Yığının yapıldığı ilk gün sıfırıncı gün olarak kabul edilir ve yığın 3-5 gün olduğu gibi bırakılır. Bu süre boyunca gübrenin sıcaklığı devamlı bir artış gösterir. Sıcaklık sıfırıncı gün 65°C'dir. 1-3 günlerde 65-75°C ve 5. Günde 60°C'dir. Yani sıcaklık ilk önce yükselme daha sonra yığın içindeki oksijenin azalması ve parçalanma olayının yavaşlamasıyla düşme eğilimi gösterir. 5. Günden sonra oksijen azlığı daha belirgin olarak ortaya çıkar. Bunun için gübrenin aktarılması gerekir.
Birinci Aktarma:
3-5 gün sonra yapılan 1. Aktarma sırasında gübreden kuvvetli bir amonyak çıkışı olur. Yığın alt kısmında oksijen yetersizliğinden ileri gelen bir ekşime söz konusu olabilir. Ekşiyen kısımdaki gübre sarımsı renktedir. Bu durumun devam etmemesi için aktarmanın titizlikle yapılması gerekir. Gübre dirgen veya makine ile çok iyi sarsılmalı ve işlenmelidir. Gübre içindeki kuru olan yerlerin nemlendirilmesi şarttır. Yeni yığın gevşek olarak 1.8 m genişlikte yapılmalıdır. Yığında genişlik ve yüksekliğin kış aylarında yaza oranla daha fazla tutulması tavsiye edilir. Bu aktarmada her ton gübre için 15 kg malt artığı ve 100 kg taze tavuk gübresi verilmelidir. Yeni yığın ilk yığına oranla daha gevşektir ve sadece yan tarafları bastırılmış durumdadır. Yığının orta kısmında sıcaklık çabuk yükselir ve 1-2 gün sonra 70-80°C'yi bulur. Gübre 6-8 gün olduğu gibi kendi haline bırakır.
İkinci Aktarma:
Gübrenin sıcaklık durumuna ve yapısına göre 6. Yada 8. Gün 2. Aktarma yapılır. Bu aktarma sırasında gübrenin üzerinde beyaz bir tabaka iç kısmında muntazam kahverengileşme samanda kolay kırılma, birinciye oranla daha az keskin olan bir amonyak kokusu ve tabanda daha az ekşime gibi özellikler göze çarpar ve hissedilir.

_ _ _ _ _

_Görev A:_
Gübre aktarma metnine göre birinci aktarmada her ton gübre için kaç kilogram malt artığı verilmelidir?
_Görev B:_
Gübre aktarma metnindeki "Yığının yapıldığı ilk gün" diye başlayan paragrafı, ana bilgilerini koruyarak madde madde yeniden yazın.
_Görev C:_
Gübre aktarma metnini son cümlesinden sonrasını yazarak sürdürün.

_ _ _ _ _

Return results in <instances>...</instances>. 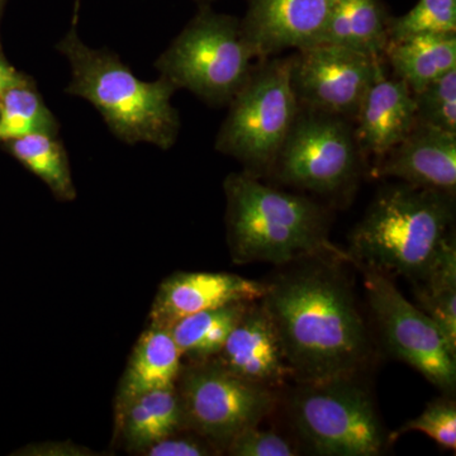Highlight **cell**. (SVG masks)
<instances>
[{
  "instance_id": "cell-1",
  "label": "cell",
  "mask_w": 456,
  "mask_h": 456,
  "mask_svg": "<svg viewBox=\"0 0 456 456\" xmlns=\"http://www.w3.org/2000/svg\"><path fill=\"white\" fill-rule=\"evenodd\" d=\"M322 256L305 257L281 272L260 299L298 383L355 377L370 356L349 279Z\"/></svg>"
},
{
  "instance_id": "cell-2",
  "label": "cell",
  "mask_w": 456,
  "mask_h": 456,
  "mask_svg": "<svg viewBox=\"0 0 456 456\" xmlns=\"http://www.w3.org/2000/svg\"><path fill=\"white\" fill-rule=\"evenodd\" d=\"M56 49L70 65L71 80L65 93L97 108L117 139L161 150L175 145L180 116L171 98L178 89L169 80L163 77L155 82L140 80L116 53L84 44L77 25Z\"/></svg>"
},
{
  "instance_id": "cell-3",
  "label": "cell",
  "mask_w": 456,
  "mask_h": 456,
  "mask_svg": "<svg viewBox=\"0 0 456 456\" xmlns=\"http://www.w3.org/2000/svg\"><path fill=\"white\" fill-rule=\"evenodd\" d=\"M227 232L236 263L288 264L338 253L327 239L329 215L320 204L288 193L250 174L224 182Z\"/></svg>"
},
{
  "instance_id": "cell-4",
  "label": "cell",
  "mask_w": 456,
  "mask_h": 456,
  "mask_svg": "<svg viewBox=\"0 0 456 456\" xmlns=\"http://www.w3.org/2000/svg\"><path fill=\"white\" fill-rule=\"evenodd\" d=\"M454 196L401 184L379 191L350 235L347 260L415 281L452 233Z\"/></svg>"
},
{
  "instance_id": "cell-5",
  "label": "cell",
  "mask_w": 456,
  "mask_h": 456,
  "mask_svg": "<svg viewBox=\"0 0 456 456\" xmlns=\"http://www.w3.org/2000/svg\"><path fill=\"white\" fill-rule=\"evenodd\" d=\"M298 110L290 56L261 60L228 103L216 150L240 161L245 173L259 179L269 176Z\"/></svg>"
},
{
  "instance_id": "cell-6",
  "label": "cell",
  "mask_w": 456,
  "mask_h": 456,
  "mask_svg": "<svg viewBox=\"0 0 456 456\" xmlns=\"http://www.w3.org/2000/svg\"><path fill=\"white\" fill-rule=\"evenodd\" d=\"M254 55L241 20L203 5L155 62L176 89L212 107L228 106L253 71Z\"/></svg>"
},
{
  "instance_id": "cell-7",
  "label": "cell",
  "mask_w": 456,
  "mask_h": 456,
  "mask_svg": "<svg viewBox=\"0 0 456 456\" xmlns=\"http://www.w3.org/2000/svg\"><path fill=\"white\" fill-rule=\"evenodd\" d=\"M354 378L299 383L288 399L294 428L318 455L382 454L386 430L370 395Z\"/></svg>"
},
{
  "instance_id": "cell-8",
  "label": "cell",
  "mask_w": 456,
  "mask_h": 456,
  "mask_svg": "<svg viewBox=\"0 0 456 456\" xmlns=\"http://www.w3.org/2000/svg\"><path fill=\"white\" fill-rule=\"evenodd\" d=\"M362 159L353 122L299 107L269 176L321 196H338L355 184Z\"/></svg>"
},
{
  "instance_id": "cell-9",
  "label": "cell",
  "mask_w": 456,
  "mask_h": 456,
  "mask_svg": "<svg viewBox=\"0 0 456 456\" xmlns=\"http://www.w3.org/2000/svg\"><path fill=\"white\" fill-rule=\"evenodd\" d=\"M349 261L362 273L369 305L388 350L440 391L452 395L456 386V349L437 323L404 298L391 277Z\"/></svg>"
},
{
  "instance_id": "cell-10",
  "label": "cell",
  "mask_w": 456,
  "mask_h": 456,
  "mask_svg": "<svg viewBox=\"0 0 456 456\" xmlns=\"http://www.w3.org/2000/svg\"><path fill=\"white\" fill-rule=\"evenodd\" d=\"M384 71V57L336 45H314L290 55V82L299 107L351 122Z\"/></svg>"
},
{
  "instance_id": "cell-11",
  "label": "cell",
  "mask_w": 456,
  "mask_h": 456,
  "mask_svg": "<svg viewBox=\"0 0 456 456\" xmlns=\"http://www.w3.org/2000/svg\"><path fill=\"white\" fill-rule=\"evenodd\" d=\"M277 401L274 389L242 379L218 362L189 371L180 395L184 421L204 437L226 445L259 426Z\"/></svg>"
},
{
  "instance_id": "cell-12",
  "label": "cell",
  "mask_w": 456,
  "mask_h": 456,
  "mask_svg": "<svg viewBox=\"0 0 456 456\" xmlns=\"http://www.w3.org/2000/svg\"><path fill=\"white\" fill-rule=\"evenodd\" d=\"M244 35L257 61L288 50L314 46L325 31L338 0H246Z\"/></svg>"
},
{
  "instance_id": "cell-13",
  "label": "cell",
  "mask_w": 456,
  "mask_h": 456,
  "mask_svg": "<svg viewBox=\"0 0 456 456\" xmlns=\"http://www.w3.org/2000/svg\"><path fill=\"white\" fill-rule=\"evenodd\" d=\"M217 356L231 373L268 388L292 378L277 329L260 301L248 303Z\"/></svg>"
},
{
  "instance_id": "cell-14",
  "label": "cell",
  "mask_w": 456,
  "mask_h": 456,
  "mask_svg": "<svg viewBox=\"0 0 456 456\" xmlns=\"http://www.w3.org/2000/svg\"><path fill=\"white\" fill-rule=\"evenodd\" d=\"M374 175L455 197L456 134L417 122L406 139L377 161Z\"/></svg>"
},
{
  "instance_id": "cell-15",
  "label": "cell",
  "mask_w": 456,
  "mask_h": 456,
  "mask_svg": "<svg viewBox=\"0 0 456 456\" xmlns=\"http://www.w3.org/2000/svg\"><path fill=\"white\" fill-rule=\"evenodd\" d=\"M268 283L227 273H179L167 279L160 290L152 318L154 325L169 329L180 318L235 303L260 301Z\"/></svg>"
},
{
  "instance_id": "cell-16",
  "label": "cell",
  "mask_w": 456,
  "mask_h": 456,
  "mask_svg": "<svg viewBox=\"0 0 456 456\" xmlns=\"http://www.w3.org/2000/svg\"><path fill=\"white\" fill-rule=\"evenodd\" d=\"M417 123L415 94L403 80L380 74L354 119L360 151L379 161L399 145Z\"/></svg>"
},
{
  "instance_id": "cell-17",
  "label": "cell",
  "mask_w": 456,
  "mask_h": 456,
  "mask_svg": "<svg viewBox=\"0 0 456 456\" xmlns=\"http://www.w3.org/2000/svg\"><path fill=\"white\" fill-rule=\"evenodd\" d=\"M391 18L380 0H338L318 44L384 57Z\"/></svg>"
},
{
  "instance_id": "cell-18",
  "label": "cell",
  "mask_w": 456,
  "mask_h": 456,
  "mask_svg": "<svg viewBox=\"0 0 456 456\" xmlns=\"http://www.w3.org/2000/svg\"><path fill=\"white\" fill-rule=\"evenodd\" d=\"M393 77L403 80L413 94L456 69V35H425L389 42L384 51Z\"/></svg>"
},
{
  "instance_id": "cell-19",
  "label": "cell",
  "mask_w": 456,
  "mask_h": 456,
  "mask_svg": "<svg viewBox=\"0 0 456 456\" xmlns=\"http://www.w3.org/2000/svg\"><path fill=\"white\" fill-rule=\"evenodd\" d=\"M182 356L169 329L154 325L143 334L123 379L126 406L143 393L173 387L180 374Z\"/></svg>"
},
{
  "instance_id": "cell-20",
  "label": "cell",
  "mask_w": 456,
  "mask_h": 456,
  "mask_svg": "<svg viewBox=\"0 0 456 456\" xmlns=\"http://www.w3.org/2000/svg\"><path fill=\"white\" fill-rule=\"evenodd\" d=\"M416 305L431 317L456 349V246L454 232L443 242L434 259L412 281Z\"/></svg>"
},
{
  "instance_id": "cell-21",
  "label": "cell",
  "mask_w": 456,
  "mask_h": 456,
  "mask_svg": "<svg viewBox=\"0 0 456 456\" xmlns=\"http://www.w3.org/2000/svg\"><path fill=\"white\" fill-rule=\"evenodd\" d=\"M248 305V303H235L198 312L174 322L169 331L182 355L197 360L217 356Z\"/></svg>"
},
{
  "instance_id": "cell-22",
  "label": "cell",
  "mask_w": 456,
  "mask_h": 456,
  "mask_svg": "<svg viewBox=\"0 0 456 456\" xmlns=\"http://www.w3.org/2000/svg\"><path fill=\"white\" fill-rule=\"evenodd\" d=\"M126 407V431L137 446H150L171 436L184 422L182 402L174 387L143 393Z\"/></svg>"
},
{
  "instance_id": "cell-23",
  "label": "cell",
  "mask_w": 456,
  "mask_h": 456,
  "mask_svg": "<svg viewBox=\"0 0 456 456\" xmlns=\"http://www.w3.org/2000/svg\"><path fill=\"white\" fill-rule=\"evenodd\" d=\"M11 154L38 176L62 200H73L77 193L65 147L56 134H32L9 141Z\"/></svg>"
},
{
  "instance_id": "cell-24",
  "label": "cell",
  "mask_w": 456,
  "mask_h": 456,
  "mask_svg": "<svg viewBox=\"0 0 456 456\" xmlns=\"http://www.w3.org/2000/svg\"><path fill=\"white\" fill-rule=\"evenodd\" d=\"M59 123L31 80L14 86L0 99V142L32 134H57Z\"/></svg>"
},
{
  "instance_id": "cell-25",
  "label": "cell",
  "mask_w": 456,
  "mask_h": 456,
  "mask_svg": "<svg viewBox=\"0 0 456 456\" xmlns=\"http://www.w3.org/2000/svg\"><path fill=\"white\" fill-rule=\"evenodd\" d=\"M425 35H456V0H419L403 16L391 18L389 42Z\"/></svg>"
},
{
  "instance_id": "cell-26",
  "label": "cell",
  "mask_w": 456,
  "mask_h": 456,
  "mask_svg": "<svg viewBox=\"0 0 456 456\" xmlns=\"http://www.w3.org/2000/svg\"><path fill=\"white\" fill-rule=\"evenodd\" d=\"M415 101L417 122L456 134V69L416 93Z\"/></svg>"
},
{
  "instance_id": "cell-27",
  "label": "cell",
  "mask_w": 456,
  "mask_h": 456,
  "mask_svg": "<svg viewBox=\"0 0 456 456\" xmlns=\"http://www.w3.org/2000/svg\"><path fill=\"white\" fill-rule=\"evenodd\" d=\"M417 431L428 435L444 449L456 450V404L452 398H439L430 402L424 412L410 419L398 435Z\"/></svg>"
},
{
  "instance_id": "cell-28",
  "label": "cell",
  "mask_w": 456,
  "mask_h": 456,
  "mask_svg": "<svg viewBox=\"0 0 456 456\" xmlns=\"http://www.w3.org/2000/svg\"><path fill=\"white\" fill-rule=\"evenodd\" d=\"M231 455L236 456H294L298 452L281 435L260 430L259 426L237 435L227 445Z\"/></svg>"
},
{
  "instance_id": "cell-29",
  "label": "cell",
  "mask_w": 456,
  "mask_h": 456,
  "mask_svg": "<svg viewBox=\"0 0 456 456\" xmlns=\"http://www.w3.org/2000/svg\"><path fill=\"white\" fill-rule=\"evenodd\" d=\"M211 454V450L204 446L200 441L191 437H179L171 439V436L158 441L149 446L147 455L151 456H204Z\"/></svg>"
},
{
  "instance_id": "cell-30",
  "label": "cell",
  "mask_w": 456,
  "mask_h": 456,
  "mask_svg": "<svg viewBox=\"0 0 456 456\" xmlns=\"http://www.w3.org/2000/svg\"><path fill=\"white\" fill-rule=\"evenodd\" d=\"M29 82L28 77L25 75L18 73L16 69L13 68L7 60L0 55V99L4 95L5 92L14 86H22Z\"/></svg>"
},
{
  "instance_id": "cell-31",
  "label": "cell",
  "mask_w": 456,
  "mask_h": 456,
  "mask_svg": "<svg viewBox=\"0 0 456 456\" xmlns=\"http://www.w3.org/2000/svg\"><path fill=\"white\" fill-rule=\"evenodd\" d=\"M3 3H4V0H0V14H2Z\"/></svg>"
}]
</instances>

_ _ _ _ _

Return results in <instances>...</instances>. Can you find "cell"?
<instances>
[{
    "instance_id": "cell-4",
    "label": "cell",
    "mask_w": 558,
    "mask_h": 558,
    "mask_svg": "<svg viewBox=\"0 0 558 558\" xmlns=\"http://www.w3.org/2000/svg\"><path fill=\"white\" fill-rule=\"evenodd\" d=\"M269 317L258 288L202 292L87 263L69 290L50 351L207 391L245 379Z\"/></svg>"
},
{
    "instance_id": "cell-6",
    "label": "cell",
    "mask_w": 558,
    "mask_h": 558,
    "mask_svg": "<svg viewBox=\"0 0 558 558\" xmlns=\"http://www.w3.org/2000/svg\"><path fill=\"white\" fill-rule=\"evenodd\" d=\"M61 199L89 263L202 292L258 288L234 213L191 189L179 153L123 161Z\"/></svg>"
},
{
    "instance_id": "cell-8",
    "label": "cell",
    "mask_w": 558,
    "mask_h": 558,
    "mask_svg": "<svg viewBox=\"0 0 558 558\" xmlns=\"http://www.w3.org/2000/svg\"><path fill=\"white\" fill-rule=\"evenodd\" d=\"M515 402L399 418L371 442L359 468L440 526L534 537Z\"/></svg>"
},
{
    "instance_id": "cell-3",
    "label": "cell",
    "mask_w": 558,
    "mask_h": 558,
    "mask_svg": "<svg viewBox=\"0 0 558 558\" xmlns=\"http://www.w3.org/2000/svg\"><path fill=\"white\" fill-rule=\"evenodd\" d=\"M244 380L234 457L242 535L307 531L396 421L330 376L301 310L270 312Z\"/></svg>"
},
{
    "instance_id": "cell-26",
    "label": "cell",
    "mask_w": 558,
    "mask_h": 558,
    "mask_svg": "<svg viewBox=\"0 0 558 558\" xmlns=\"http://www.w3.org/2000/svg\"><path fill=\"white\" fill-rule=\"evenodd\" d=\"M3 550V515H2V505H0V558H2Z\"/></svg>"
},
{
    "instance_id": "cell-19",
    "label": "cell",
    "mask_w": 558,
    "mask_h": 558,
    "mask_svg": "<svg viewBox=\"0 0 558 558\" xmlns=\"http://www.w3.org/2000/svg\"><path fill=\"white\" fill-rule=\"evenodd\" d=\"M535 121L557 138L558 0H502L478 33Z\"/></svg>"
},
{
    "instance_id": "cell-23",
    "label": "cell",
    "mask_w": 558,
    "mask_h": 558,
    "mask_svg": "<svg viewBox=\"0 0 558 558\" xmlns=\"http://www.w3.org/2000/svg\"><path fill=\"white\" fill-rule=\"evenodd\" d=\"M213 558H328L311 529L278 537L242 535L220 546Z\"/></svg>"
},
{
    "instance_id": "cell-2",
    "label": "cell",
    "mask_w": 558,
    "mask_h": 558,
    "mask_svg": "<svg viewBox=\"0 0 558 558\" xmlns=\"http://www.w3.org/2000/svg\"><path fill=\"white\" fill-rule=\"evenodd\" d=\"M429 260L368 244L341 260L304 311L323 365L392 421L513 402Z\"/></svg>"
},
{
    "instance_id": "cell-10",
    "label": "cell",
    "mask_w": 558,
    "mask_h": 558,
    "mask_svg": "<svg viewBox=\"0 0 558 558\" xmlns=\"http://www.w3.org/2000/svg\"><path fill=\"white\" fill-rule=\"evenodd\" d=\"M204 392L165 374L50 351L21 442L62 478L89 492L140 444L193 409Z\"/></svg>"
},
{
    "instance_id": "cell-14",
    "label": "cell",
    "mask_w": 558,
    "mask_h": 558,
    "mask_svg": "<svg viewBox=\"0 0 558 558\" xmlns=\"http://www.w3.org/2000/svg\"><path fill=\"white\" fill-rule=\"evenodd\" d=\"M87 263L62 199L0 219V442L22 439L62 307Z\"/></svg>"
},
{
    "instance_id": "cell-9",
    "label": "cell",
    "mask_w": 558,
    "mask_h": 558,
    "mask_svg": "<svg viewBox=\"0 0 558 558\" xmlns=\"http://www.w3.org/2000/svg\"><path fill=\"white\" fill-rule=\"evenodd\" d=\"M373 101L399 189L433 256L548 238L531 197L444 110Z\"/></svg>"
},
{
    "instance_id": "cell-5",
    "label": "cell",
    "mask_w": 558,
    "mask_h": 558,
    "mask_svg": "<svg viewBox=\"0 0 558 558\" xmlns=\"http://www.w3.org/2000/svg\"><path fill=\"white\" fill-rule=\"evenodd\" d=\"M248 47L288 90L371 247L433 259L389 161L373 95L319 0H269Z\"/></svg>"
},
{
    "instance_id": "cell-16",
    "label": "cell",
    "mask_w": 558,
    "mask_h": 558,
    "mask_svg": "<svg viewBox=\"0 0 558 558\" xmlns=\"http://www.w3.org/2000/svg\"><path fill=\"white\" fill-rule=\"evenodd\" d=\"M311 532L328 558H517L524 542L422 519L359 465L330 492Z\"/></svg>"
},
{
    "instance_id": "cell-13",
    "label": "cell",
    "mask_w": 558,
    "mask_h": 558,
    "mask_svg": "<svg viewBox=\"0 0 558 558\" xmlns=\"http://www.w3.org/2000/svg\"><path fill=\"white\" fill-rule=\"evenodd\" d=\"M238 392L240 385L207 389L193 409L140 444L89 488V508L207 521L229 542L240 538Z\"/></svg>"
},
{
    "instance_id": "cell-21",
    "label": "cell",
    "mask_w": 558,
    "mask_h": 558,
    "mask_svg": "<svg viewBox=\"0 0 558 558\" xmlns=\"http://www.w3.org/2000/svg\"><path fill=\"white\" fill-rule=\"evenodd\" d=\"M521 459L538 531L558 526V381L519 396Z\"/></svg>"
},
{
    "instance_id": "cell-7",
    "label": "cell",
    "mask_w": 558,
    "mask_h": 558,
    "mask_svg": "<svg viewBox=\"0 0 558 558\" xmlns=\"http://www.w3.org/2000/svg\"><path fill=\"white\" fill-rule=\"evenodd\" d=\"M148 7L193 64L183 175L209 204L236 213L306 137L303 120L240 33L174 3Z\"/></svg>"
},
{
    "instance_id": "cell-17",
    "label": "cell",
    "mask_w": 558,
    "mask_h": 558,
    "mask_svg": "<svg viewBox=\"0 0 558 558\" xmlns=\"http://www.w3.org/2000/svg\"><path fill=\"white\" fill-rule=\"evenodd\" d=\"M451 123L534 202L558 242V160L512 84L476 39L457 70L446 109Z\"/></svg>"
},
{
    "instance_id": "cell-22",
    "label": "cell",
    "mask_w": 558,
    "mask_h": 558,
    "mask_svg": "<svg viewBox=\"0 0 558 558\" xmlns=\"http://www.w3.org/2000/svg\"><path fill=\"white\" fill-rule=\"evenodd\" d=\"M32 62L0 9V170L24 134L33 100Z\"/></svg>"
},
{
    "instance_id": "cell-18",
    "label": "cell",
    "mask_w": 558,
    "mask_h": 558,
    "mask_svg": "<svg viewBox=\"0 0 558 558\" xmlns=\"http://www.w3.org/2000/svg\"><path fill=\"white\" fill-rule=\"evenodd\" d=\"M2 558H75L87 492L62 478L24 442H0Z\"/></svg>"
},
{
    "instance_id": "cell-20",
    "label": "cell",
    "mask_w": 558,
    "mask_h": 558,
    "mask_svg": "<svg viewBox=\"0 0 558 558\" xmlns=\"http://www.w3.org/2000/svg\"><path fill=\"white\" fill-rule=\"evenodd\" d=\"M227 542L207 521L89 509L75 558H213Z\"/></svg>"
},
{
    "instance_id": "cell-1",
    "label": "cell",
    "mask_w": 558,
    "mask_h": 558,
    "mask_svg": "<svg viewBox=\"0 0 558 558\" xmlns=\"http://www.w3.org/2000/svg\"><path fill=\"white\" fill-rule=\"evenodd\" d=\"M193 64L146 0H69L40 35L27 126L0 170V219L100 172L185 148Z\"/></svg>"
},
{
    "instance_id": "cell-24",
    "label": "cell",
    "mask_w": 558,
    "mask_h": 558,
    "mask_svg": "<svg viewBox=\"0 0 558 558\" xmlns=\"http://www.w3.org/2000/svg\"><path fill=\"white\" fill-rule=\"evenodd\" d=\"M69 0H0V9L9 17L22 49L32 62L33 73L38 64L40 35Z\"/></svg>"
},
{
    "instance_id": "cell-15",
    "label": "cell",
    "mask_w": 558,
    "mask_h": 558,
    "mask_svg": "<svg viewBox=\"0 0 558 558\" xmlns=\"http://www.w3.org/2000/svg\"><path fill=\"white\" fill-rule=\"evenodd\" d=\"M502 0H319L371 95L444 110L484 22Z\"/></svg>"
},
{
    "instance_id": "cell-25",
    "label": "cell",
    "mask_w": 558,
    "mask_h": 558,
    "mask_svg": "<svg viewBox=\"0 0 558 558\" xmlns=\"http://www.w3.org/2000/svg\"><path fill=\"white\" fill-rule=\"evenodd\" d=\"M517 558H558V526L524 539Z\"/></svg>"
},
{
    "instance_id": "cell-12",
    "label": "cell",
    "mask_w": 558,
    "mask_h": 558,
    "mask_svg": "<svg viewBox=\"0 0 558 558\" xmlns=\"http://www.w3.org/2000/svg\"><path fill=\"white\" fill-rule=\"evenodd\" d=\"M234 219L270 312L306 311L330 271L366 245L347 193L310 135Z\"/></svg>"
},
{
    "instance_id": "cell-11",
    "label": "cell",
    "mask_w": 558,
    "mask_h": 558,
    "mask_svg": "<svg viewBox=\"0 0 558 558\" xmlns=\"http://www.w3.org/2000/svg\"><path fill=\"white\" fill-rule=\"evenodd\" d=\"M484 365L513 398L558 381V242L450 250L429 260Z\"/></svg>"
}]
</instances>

_ _ _ _ _

_Yazılı yanıt A:_
Her ton gübre için 15 kg malt artığı verilmelidir.

_Yazılı yanıt B:_
- Yığının yapıldığı ilk gün sıfırıncı gün sayılır ve yığın 3-5 gün olduğu gibi bırakılır.
- Sıcaklık sıfırıncı gün 65°C, 1-3. günlerde 65-75°C, 5. günde 60°C'dir.
- Sıcaklık önce yükselir, ardından yığındaki oksijenin azalması ve parçalanmanın yavaşlamasıyla düşer.
- 5. günden sonra oksijen azlığı belirginleşir, bu yüzden gübrenin aktarılması gerekir.

_Yazılı yanıt C:_
Yığının renginin ve yapısının muntazam olmasını sağlamak, oksijen ihtiyacını karşılamak amacıyla 2. Aktarma gereklidir. Bu kez gübreye ton başına 25 kg kadar kireç verilir. Kireç homojen olarak dağıtılmalıdır. Bundan başka 15 kg malt artığı yeniden ilave edilir. Bu aktarmada gübrenin dış kısmının üste, üst kısmının alta gelmesine dikkat etmelidir. 2. aktarmadan sonra yığın yaklaşık 1.6 m genişlikte yapılır ve düzeltilir. Su verilme işlemi bu ve bundan sonraki işlemlerde mümkün olduğunca sınırlandırılmalıdır. Çünkü fermantasyon sonunda nem oranı % 70 - 73 arasında bulunmalıdır.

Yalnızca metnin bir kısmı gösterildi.